L’Américaine Daisy Miller voyage à travers l’Europe en compagnie de sa mère et de son jeune frère. En Suisse, elle fait la connaissance de Frederick Winterbourne, un compatriote depuis longtemps exilé sur le Vieux Continent. Son charme et sa candeur intriguent et séduisent le jeune aristocrate. Leurs chemins se croisent bientôt à Rome où l’excentricité de Daisy va rapidement choquer le cercle fermé des expatriés américains…

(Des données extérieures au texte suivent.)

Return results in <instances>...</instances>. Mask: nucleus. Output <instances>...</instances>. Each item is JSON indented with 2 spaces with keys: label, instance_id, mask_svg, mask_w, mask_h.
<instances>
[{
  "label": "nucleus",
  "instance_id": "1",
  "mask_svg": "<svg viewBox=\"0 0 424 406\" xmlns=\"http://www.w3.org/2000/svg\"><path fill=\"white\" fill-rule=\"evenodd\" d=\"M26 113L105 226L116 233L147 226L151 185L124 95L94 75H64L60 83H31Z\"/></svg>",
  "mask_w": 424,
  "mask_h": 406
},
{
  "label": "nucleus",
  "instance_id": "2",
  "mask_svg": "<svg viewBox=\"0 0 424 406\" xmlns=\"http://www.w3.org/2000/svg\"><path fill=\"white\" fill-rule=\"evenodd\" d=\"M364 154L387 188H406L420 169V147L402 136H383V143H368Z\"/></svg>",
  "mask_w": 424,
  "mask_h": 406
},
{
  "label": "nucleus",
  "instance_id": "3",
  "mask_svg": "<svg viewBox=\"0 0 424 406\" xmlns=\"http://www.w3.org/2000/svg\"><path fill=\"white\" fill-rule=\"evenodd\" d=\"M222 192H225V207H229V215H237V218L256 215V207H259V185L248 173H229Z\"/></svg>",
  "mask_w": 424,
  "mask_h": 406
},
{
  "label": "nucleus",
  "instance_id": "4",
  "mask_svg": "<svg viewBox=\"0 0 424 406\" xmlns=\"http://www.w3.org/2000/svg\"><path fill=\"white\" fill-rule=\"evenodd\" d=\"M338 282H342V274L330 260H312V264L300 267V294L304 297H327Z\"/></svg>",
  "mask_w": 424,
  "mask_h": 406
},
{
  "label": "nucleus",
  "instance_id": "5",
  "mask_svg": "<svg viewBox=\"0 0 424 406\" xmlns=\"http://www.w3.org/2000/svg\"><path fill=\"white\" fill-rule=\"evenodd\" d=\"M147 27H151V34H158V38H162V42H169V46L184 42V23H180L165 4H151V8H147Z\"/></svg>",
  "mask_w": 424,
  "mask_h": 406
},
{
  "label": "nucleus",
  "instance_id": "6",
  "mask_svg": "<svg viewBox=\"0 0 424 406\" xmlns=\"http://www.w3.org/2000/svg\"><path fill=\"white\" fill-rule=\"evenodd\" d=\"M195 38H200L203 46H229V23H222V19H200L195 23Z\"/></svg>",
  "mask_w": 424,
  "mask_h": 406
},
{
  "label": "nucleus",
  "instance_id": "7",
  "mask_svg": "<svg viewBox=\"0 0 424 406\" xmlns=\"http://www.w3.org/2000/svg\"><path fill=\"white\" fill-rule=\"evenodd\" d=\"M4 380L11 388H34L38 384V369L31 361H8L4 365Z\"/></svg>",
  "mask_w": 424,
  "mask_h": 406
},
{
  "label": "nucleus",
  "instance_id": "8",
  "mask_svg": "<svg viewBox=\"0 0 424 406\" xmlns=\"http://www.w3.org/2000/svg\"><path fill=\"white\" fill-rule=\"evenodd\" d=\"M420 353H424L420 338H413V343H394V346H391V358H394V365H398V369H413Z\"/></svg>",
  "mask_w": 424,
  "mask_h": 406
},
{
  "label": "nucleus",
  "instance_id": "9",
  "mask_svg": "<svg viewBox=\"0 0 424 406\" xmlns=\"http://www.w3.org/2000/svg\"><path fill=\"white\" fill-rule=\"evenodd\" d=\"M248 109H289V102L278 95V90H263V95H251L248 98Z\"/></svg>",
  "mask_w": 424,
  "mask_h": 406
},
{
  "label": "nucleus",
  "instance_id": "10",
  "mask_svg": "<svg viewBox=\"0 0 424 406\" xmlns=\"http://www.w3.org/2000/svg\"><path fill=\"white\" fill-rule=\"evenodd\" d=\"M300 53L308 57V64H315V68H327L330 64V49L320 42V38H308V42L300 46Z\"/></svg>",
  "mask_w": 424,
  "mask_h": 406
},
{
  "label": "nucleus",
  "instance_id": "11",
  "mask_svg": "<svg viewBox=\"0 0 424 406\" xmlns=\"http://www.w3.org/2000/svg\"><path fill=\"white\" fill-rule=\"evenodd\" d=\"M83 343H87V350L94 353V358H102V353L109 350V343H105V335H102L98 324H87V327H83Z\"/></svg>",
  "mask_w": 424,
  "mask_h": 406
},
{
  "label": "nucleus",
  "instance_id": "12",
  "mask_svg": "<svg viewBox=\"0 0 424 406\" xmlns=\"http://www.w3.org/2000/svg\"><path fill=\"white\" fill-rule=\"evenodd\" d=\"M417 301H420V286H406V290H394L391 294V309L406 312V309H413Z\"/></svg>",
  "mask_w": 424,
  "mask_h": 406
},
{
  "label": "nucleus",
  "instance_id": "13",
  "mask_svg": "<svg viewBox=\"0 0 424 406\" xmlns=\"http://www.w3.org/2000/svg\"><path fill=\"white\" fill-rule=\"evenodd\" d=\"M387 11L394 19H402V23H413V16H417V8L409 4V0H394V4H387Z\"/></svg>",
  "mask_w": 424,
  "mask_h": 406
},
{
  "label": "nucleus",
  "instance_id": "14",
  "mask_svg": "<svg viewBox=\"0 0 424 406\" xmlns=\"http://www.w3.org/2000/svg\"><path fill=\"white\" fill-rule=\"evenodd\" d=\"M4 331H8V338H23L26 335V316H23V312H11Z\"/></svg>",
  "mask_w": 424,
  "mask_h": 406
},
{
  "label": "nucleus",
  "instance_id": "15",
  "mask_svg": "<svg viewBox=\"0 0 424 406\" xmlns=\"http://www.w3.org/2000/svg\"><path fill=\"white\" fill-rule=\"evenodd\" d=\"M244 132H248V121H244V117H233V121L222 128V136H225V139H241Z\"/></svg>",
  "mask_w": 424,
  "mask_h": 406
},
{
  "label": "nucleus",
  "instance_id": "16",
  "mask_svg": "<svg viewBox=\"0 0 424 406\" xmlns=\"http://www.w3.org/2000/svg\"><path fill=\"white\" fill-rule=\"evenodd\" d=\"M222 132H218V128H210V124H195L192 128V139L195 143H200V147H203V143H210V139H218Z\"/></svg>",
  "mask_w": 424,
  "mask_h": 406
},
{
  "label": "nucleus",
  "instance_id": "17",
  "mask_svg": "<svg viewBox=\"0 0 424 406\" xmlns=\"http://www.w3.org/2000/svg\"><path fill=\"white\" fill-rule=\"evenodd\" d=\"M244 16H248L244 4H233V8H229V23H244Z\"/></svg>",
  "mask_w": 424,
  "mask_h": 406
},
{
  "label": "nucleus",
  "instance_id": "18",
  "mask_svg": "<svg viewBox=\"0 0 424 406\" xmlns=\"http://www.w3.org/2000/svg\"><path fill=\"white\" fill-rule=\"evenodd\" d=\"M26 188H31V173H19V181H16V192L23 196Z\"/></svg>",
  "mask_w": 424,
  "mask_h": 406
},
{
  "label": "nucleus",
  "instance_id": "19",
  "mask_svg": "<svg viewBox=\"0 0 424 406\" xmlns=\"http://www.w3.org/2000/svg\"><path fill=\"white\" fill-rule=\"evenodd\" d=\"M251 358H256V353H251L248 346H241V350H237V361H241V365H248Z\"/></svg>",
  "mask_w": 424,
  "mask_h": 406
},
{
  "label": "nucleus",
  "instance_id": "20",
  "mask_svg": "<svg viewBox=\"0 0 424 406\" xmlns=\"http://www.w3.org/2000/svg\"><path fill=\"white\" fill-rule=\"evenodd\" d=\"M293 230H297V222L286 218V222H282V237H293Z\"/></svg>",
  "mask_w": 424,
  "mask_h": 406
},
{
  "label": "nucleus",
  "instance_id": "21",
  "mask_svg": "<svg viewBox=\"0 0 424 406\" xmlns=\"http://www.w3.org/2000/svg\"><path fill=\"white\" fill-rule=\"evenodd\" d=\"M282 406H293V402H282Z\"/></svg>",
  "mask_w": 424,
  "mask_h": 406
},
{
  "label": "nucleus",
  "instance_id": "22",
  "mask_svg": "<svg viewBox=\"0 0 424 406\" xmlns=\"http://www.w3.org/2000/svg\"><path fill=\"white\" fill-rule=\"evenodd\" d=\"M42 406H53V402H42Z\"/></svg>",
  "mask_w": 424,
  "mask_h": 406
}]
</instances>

Longtemps considéré comme un petit génie du cinéma américain, Peter Bogdanovich eut une carrière la M. Night Shyamalan (Sixième sens), d’abord adulé pour son audace et son arrogance, il fut ensuite conspué pour son manque de régularité dans ses œuvres. Disparu en Janvier 2022, ce réalisateur, acteur et critique de cinéma n’en demeure pas moins un acteur majeur de la scène cinématographique américaine, notamment grâce à des films comme « La dernière séance » réalisé en 1971, ou alors « On s’Fait la valise, Docteur ? » l’année suivante. Adulé » ou détesté, Peter Bogdanovich n’en fut pas moins un cinéphile de grande envergure et un amoureux du cinéma qui n’eut de cesse de vouloir se mettre à son service et de mettre en lumière l’importance de certaines gloires passées du cinéma, comme Orson Welles a qui il consacra plusieurs ouvrages, ou encore Howard Hawks ou John Ford qui passèrent sous l’œil et la plume du réalisateur, ou encore Fritz Lang et Allan Dawn.
Seulement voilà, être la nouvelle coqueluche d’Hollywood ne préserve pas des échecs ! Peter Bogdanovich l’apprit à ses frais avec cette adaptation d’un nouvelle d’Henry James : « Daisy Miller ». Après avoir remplit les caisses des studios avec ses précédents films : « La Dernière séance » en 1971, déjà l’adaptation d’un roman, mais de Larry McMurtry, cete fois-ci, sur les ados des années 50, puis « On s’fait la valise, Docteur ? » en 1972, l’hommage du réalisateur à un autre géant d’Hollywood : Howard Hawks, avec Barbra Streisand, et enfin « Paper Moon » en 1973, où Bogdanovich revient sur la grande dépression, Peter Bogdanovich se lance alors dans l’adaptation de cette nouvelle d’Henry James qui dépeint une jeunesse illustrée en deux camps pour deux Amériques différentes. Une nouvelle écrite en 1878, qui dépeint une jeunesse américaine coupée en deux entre celle trop ancrée dans l’esprit de sa terre natale et une autre pas assez.
En se l’appropriant Peter Bogdanovich, en fait une opposition entre l’Amérique et l’Europe, notamment en opposant Daisy, libre et parfois inconvenante et Frederick Winterbourne, un personnage moins joyeux que l’héroïne, parce trop imprégné du cynisme et de l’esprit réactionnaire européen. Avec des idées remarquables, comme cette scène d’ouverture dans un Hôtel en Suisse dans une atmosphère quasi intemporel, où le réalisateur plante le décor et notamment ses personnages et les premières bases de cette réflexion qui sera le moteur de son film. L’héroïne qui ne cesse de souffler le chaud ou le froid avec son prétendant un peu plus terne : Frederick Winterbourne, ou encore la vieille dame qui ne cesse de déblatérer des répliques d’un snob confondant envers les habitants des pays qu’elle traverse, un ton presque méprisant qui se retrouve chez le gamin insupportable qui s’amuse à mettre le bazar devant les chambres d’hôtel.
Bogdanovich soigne sa mise en scène et ses personnages pour que l’œuvre d’Henry James devienne sa vision de l’Amérique et sa place dans un monde qu’elle regarde de loin. Mais voilà dans un contexte sociétale marqué par la guerre du Vietnam et le Watergate, l’Amérique n’est pas prête à une vision trop moderne et à une forme d’œuvre introspective. « Daisy Miller » sera un « Flop » considérable et mettra un frein durable à la carrière du réalisateur qui aura bien du mal à s’en remettre.